> [WHAT YOU HAVE TO DO]:
Show every line of the entries below that contains the string "rise", matching case exactly.

> [Collected data]:
=-=-=-=-=
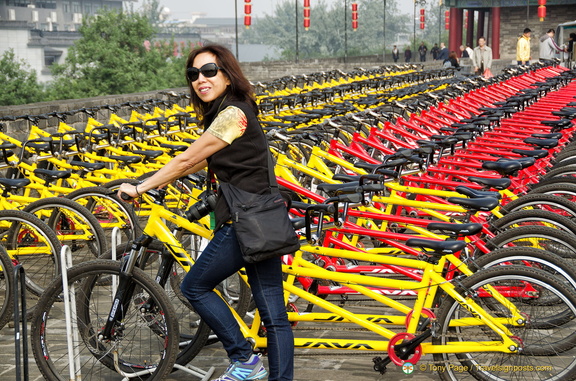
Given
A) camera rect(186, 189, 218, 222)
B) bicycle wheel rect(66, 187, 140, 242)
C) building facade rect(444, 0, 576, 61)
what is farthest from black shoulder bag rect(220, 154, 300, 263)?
building facade rect(444, 0, 576, 61)

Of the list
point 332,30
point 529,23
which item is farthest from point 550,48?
point 332,30

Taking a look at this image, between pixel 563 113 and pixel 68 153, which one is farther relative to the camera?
pixel 563 113

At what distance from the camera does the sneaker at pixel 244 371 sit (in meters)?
4.11

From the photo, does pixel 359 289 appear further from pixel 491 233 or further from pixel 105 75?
pixel 105 75

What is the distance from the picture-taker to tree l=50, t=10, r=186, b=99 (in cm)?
5159

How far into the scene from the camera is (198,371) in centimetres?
461

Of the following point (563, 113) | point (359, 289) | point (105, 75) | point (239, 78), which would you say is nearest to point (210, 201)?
point (239, 78)

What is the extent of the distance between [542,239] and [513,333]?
89 cm

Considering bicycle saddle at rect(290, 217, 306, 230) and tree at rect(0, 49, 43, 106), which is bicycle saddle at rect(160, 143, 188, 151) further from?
tree at rect(0, 49, 43, 106)

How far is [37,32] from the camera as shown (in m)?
100

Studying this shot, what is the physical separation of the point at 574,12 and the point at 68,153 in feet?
160

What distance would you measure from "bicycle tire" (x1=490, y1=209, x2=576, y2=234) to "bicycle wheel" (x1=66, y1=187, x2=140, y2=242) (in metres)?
2.56

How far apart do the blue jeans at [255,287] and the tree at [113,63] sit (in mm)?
47772

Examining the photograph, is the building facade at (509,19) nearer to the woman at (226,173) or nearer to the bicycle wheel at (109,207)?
the bicycle wheel at (109,207)
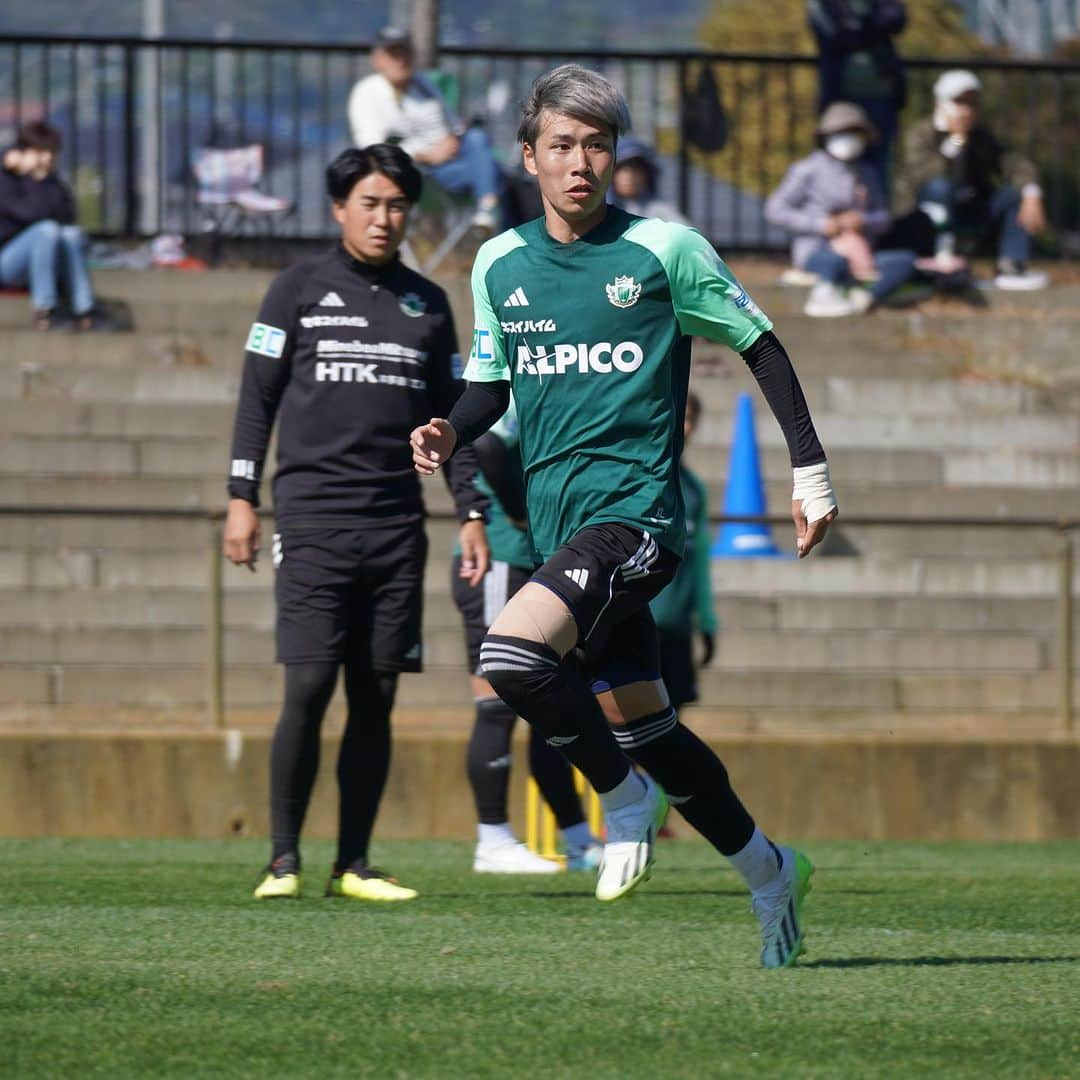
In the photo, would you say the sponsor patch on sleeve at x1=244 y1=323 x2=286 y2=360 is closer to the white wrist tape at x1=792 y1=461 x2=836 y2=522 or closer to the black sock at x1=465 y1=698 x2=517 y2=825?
the black sock at x1=465 y1=698 x2=517 y2=825

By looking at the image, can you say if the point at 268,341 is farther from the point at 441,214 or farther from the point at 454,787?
the point at 441,214

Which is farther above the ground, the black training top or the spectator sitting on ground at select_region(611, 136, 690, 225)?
the spectator sitting on ground at select_region(611, 136, 690, 225)

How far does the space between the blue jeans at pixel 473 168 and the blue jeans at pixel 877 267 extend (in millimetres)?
2272

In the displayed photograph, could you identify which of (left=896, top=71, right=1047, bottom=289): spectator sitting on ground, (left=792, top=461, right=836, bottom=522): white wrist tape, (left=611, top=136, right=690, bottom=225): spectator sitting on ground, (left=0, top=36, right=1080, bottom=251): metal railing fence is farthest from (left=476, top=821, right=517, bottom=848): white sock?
(left=0, top=36, right=1080, bottom=251): metal railing fence

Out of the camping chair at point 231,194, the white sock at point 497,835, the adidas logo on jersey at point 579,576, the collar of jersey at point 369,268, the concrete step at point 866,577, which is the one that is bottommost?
the white sock at point 497,835

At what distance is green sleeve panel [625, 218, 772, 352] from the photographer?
5227mm

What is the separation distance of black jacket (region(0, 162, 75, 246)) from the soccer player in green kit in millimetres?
9677

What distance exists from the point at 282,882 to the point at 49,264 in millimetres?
8472

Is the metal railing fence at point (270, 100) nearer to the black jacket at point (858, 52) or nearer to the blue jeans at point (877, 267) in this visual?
the black jacket at point (858, 52)

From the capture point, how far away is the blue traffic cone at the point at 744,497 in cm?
1257

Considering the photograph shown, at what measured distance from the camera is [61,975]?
16.5 ft

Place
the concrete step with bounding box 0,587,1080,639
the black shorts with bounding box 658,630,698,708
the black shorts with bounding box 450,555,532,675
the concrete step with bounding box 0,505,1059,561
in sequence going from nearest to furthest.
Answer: the black shorts with bounding box 450,555,532,675
the black shorts with bounding box 658,630,698,708
the concrete step with bounding box 0,505,1059,561
the concrete step with bounding box 0,587,1080,639

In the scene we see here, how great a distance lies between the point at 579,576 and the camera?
5023mm

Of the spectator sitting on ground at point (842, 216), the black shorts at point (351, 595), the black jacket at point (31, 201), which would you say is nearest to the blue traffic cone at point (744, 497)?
the spectator sitting on ground at point (842, 216)
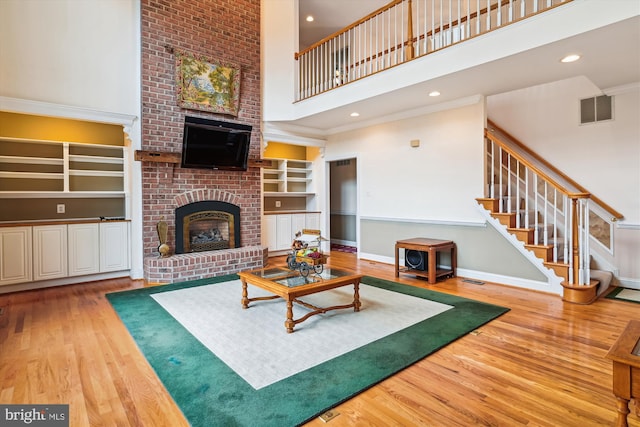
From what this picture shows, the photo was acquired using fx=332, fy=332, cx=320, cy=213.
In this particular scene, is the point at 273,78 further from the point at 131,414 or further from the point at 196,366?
the point at 131,414

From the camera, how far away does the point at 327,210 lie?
758cm

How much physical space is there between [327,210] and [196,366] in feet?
17.8

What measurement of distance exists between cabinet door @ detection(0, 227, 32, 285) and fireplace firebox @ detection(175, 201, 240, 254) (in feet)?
5.96

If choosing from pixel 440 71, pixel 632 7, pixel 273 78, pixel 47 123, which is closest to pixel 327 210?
pixel 273 78

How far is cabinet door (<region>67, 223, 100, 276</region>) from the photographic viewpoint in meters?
4.63

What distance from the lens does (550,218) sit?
511 centimetres

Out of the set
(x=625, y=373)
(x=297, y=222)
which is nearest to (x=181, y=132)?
(x=297, y=222)

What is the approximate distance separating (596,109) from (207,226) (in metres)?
6.25

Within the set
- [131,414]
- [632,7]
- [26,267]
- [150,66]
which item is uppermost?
[150,66]

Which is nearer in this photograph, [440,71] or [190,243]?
[440,71]

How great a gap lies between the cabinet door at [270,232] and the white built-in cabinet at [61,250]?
253cm

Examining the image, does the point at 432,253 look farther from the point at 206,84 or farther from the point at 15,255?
the point at 15,255

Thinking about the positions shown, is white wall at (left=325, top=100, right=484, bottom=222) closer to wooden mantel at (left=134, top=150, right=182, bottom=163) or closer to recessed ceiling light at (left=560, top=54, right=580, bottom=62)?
recessed ceiling light at (left=560, top=54, right=580, bottom=62)

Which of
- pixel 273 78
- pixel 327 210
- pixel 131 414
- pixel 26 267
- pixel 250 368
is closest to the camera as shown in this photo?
pixel 131 414
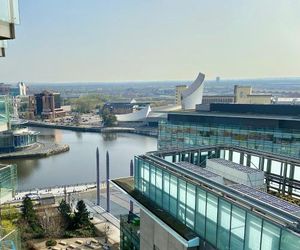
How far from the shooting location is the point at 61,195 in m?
23.5

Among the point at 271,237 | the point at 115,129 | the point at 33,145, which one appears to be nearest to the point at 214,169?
the point at 271,237

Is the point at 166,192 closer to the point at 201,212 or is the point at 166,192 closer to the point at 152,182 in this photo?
the point at 152,182

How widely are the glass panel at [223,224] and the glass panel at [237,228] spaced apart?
4.4 inches

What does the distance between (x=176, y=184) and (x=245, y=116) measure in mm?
14458

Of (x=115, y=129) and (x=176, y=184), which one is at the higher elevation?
(x=176, y=184)

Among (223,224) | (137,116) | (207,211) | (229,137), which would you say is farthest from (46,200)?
(137,116)

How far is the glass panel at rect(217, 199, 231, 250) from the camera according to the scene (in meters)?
6.15

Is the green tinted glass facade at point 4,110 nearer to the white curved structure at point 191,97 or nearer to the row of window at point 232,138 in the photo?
the row of window at point 232,138

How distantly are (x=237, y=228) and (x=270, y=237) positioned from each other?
753mm

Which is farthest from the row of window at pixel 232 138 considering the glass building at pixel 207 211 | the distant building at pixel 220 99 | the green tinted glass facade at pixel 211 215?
the distant building at pixel 220 99

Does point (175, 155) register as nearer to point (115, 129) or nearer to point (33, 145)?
point (33, 145)

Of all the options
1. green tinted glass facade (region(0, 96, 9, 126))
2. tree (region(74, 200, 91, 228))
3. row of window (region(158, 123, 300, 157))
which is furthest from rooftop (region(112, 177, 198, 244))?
row of window (region(158, 123, 300, 157))

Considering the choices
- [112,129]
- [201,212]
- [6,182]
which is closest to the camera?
[6,182]

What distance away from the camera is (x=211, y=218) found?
6598 millimetres
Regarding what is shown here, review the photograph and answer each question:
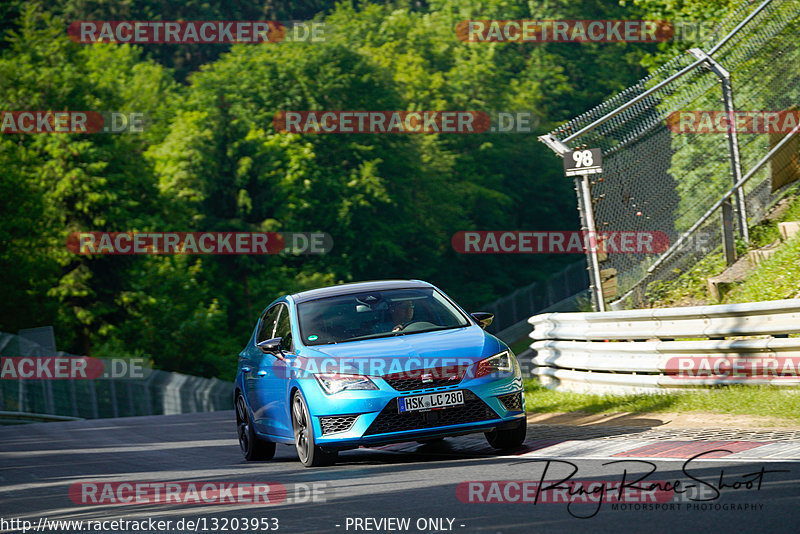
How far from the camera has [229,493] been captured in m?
9.52

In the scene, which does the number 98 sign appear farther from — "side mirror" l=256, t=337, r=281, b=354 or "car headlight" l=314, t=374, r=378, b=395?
"car headlight" l=314, t=374, r=378, b=395

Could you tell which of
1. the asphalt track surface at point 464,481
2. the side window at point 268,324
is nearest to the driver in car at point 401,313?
the asphalt track surface at point 464,481

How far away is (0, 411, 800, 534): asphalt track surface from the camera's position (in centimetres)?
705

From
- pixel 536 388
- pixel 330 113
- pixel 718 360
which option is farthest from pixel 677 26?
pixel 330 113

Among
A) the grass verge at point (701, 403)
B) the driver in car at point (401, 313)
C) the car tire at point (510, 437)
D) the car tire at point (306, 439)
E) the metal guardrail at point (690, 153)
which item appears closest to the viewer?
the car tire at point (306, 439)

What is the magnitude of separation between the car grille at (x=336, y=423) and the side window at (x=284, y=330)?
1.20 m

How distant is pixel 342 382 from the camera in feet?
33.7

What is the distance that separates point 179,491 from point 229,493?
0.70 m

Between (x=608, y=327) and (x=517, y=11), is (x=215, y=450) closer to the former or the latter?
(x=608, y=327)

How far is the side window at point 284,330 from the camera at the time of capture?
11.6 metres

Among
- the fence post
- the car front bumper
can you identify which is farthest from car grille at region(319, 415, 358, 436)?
the fence post

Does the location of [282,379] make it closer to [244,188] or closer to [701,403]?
[701,403]

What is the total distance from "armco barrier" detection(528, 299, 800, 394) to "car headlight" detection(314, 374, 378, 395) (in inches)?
161

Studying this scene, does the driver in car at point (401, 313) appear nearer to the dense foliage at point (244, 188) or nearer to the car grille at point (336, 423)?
the car grille at point (336, 423)
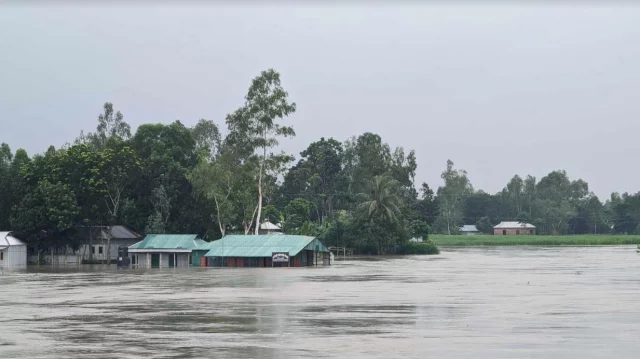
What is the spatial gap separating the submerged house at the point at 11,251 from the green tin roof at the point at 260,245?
65.3ft

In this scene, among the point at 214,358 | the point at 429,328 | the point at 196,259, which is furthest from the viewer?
the point at 196,259

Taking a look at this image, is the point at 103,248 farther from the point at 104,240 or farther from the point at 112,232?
the point at 112,232

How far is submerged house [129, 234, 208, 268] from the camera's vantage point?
82188mm

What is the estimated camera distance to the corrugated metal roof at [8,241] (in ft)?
279

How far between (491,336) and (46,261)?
242 feet

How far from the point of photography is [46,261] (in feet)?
296

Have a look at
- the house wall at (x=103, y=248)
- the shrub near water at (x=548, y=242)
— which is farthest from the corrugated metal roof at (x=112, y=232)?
the shrub near water at (x=548, y=242)

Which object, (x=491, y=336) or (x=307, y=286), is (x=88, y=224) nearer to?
(x=307, y=286)

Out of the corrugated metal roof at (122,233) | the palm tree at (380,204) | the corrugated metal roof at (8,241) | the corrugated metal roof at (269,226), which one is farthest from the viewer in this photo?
the corrugated metal roof at (269,226)

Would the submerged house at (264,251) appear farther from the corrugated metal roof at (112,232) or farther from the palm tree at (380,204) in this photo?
the palm tree at (380,204)

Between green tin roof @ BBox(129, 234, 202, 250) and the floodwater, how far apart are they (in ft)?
101

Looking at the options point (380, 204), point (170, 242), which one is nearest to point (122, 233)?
point (170, 242)

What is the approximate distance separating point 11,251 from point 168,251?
16.0m

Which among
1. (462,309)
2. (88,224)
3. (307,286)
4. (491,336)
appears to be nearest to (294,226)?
(88,224)
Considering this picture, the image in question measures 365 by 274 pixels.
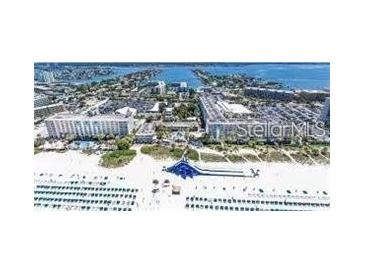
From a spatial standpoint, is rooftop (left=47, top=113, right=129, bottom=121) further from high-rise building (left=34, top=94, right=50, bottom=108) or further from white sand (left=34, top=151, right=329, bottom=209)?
white sand (left=34, top=151, right=329, bottom=209)

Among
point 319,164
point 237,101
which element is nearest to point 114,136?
point 237,101

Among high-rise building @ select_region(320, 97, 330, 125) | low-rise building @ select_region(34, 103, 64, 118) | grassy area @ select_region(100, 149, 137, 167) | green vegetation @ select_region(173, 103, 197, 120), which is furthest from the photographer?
green vegetation @ select_region(173, 103, 197, 120)

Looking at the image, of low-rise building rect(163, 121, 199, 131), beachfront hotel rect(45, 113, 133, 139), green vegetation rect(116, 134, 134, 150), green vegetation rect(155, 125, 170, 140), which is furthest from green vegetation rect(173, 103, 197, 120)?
green vegetation rect(116, 134, 134, 150)

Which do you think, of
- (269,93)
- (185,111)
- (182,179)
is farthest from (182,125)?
(269,93)

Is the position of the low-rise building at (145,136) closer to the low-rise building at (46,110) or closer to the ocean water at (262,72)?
the ocean water at (262,72)

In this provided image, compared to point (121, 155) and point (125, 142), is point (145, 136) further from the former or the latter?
point (121, 155)
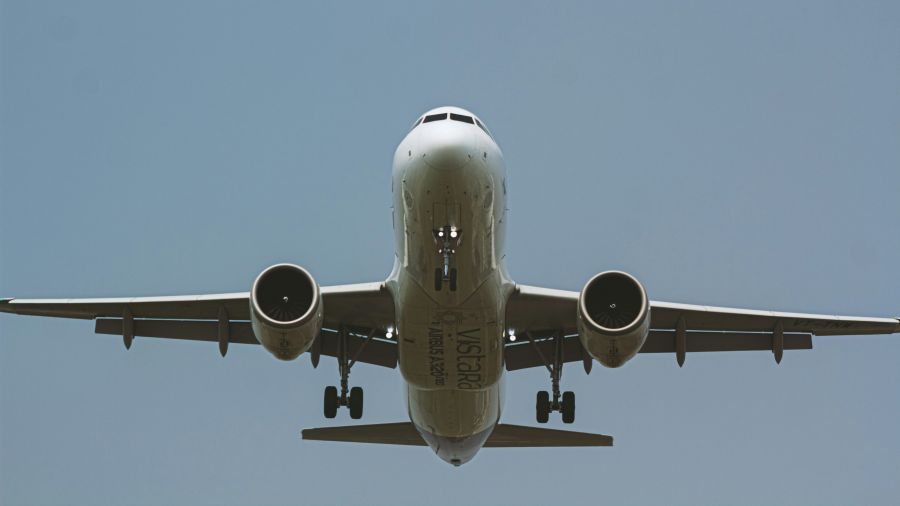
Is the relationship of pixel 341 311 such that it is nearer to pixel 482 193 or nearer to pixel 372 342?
pixel 372 342

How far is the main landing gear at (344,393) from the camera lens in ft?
83.1

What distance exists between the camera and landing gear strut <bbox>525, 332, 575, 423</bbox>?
25.2 metres

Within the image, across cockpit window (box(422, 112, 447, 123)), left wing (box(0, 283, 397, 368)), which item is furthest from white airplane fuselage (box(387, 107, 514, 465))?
left wing (box(0, 283, 397, 368))

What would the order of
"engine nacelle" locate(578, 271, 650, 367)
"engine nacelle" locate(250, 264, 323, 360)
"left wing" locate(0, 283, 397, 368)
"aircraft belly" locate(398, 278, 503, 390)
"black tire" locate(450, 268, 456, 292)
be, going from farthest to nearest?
"left wing" locate(0, 283, 397, 368) < "aircraft belly" locate(398, 278, 503, 390) < "engine nacelle" locate(578, 271, 650, 367) < "engine nacelle" locate(250, 264, 323, 360) < "black tire" locate(450, 268, 456, 292)

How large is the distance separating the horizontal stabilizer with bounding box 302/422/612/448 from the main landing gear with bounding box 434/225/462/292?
6.87 meters

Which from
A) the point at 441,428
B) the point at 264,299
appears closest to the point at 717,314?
the point at 441,428

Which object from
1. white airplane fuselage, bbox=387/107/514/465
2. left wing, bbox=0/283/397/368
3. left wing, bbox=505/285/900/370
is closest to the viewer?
white airplane fuselage, bbox=387/107/514/465

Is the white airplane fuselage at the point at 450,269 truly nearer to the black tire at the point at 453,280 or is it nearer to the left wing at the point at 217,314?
the black tire at the point at 453,280

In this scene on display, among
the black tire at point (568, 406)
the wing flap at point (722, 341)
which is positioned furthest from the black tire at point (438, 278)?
the wing flap at point (722, 341)

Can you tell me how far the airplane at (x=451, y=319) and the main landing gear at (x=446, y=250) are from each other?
0.02 m

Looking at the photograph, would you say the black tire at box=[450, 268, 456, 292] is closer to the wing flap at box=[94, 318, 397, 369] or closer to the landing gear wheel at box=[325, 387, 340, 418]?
the wing flap at box=[94, 318, 397, 369]

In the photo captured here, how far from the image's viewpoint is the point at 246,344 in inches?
1022

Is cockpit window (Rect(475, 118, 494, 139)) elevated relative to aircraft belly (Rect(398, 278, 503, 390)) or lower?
elevated

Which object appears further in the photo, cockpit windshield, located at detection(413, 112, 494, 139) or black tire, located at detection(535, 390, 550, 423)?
black tire, located at detection(535, 390, 550, 423)
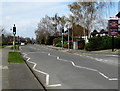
=-=-=-=-=
> [RESULT BELOW]:
From a spatial standpoint, is rooftop (left=47, top=113, right=129, bottom=121) further from high-rise building (left=34, top=94, right=50, bottom=108) or further from white sand (left=34, top=151, right=329, bottom=209)?
Among high-rise building @ select_region(320, 97, 330, 125) | low-rise building @ select_region(34, 103, 64, 118) | grassy area @ select_region(100, 149, 137, 167) | green vegetation @ select_region(173, 103, 197, 120), which is furthest from the photographer?
Looking at the image, of low-rise building rect(163, 121, 199, 131), beachfront hotel rect(45, 113, 133, 139), green vegetation rect(116, 134, 134, 150), green vegetation rect(155, 125, 170, 140), which is furthest from green vegetation rect(173, 103, 197, 120)?
Is the position of the low-rise building at (145,136) closer to the low-rise building at (46,110) or closer to the ocean water at (262,72)?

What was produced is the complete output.